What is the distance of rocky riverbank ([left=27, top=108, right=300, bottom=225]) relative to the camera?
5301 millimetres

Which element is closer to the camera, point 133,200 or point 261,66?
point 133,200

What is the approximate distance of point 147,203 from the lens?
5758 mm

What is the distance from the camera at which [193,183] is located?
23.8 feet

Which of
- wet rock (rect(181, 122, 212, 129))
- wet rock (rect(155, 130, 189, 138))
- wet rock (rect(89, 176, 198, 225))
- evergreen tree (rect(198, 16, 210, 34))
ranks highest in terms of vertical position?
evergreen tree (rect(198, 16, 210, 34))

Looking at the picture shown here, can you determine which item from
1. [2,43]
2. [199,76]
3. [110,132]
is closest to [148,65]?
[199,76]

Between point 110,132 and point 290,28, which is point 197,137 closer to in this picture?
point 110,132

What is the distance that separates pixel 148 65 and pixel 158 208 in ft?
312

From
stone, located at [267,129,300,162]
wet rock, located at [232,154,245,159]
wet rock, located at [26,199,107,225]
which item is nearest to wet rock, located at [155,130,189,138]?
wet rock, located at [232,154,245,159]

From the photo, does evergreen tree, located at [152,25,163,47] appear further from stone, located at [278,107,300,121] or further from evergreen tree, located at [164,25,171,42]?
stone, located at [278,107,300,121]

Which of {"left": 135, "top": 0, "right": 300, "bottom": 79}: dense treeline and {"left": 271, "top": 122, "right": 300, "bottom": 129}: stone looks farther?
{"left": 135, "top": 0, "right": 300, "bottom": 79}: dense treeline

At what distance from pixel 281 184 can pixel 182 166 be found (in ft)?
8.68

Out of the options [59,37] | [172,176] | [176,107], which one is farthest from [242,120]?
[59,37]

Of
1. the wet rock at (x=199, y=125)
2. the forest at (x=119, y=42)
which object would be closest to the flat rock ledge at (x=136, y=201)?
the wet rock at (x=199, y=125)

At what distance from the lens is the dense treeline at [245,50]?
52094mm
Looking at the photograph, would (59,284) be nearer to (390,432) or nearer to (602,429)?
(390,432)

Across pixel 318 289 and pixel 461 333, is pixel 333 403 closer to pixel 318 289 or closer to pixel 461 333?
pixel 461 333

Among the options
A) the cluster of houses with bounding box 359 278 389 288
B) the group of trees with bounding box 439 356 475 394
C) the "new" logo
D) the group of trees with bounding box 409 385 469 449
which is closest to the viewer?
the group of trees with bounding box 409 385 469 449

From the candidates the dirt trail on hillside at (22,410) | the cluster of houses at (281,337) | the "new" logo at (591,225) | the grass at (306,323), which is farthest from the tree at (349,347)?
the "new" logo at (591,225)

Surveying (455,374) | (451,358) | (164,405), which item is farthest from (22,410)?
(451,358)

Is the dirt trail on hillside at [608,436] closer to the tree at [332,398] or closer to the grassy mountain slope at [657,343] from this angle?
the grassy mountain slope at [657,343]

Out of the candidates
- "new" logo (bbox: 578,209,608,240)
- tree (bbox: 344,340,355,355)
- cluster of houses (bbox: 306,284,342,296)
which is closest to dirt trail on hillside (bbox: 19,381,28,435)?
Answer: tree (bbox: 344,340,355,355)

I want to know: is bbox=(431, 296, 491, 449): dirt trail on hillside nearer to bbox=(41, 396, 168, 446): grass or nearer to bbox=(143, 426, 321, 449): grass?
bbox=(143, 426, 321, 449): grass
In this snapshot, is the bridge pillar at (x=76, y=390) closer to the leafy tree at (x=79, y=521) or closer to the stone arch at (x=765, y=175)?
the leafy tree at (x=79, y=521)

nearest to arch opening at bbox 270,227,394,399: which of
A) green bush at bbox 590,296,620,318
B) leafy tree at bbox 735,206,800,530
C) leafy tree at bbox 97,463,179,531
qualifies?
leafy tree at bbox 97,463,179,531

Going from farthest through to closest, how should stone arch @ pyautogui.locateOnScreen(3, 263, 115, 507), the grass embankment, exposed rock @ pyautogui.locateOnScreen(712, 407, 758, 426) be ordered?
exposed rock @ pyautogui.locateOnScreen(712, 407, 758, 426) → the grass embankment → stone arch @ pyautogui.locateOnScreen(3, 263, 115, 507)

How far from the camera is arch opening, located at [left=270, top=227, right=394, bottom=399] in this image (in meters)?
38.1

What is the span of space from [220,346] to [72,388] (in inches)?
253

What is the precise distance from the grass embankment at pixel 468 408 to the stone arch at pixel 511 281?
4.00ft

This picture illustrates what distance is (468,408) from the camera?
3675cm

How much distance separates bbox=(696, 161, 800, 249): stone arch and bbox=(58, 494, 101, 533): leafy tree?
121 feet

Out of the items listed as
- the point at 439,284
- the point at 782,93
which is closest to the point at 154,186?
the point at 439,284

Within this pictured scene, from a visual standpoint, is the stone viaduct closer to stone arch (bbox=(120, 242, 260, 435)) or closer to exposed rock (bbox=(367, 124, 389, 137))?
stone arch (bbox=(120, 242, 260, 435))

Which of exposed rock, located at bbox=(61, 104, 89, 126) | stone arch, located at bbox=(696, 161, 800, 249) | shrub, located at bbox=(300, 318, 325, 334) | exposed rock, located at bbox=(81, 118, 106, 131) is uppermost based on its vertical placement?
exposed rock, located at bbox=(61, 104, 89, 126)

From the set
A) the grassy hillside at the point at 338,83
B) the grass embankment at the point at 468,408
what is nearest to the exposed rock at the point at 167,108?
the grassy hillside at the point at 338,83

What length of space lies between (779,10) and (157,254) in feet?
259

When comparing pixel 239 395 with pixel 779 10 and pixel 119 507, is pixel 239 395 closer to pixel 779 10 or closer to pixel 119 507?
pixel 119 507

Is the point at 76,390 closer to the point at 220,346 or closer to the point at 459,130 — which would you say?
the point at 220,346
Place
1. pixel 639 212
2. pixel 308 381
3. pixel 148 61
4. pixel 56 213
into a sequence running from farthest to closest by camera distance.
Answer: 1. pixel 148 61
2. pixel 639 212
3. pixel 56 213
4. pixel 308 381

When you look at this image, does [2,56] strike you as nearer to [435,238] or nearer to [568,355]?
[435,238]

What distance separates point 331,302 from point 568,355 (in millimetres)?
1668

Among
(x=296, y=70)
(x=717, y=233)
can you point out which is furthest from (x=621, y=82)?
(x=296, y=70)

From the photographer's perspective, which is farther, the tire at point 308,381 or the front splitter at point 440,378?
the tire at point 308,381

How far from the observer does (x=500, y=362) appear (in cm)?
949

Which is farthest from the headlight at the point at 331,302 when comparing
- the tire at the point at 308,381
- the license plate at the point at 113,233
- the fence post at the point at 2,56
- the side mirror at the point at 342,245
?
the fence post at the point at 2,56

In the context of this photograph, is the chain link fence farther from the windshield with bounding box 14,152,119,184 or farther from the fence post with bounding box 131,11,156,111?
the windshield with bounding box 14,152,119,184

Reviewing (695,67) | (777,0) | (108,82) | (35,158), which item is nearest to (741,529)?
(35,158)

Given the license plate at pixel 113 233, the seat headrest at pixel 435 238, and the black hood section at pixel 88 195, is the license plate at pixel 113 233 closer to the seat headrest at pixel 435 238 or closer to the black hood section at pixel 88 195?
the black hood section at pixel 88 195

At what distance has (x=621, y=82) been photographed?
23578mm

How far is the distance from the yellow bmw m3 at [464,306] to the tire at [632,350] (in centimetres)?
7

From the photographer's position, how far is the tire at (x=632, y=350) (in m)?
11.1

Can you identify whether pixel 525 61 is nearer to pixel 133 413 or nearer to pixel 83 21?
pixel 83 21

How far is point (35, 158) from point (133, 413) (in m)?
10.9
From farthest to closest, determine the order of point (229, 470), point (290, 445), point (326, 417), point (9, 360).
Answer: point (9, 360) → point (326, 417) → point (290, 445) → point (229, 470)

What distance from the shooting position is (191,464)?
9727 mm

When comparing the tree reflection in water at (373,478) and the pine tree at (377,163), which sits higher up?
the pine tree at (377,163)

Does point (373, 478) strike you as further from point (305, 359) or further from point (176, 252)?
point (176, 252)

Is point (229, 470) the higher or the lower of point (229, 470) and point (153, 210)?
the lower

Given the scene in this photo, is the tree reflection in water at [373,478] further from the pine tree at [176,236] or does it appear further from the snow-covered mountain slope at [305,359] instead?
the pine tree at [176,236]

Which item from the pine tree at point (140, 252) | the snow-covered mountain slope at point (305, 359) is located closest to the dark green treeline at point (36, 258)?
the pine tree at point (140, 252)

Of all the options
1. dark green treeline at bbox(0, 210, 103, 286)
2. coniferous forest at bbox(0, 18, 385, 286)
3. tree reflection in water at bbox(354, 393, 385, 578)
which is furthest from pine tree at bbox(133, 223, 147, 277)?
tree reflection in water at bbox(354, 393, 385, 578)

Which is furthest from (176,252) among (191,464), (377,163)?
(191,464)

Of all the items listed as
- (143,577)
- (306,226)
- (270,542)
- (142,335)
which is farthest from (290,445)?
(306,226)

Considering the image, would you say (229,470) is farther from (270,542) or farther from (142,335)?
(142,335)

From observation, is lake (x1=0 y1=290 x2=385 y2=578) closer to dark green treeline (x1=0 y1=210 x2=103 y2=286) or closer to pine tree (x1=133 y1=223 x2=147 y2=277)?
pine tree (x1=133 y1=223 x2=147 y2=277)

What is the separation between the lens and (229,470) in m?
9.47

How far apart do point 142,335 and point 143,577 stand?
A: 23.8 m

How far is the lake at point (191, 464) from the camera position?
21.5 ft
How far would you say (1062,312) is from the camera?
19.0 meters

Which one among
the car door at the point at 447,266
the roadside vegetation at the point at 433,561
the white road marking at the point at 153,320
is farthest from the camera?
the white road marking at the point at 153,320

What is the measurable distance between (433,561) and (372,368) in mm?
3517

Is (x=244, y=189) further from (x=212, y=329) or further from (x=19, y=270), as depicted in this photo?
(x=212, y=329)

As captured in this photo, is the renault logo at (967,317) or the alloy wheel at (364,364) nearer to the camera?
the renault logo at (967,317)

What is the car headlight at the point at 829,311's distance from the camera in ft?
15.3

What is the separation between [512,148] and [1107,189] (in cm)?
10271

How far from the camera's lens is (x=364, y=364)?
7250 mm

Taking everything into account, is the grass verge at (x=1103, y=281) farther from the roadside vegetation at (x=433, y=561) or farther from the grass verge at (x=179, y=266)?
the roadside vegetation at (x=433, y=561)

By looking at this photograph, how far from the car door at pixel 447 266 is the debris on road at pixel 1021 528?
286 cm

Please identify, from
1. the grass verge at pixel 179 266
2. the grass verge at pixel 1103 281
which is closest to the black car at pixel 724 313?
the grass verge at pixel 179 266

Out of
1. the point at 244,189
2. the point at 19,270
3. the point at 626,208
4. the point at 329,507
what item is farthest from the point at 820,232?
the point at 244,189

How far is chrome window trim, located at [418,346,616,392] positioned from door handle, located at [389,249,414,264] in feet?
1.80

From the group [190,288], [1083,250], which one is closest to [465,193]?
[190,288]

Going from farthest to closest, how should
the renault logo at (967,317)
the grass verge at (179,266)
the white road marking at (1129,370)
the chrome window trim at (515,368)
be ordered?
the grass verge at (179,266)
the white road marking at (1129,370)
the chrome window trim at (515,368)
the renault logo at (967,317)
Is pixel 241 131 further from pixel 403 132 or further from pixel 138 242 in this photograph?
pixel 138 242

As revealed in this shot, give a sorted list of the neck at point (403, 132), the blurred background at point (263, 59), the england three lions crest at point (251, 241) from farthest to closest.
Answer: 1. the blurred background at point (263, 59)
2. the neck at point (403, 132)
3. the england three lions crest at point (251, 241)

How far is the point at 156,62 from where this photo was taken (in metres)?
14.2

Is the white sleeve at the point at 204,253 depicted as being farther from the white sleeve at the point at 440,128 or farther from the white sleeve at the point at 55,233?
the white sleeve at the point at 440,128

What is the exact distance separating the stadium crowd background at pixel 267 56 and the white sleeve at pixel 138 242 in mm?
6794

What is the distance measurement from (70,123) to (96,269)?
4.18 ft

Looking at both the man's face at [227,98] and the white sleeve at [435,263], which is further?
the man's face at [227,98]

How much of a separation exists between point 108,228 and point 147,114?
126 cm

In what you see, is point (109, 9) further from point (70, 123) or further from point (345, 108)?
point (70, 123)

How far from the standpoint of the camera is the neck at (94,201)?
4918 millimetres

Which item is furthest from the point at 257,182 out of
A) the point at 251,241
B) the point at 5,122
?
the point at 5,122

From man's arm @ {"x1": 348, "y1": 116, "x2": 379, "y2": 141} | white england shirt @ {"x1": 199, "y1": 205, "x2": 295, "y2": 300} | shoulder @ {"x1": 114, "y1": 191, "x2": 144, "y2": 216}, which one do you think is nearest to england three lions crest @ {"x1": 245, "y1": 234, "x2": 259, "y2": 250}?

# # # # #

GOAL
Return exactly the lines from the one containing "In what you" to the last line of the data, and nothing more.

RESPONSE
In what you see, is point (109, 9) further from point (70, 123) or further from point (345, 108)?
point (70, 123)

How far from the standpoint of the camera is the neck at (94,201)?
4918 millimetres

Which item is furthest from the point at 257,182 out of
A) the point at 251,241
B) the point at 5,122
?
the point at 5,122

From man's arm @ {"x1": 348, "y1": 116, "x2": 379, "y2": 141} | white england shirt @ {"x1": 199, "y1": 205, "x2": 295, "y2": 300} | shoulder @ {"x1": 114, "y1": 191, "x2": 144, "y2": 216}, which one do you think is nearest to england three lions crest @ {"x1": 245, "y1": 234, "x2": 259, "y2": 250}?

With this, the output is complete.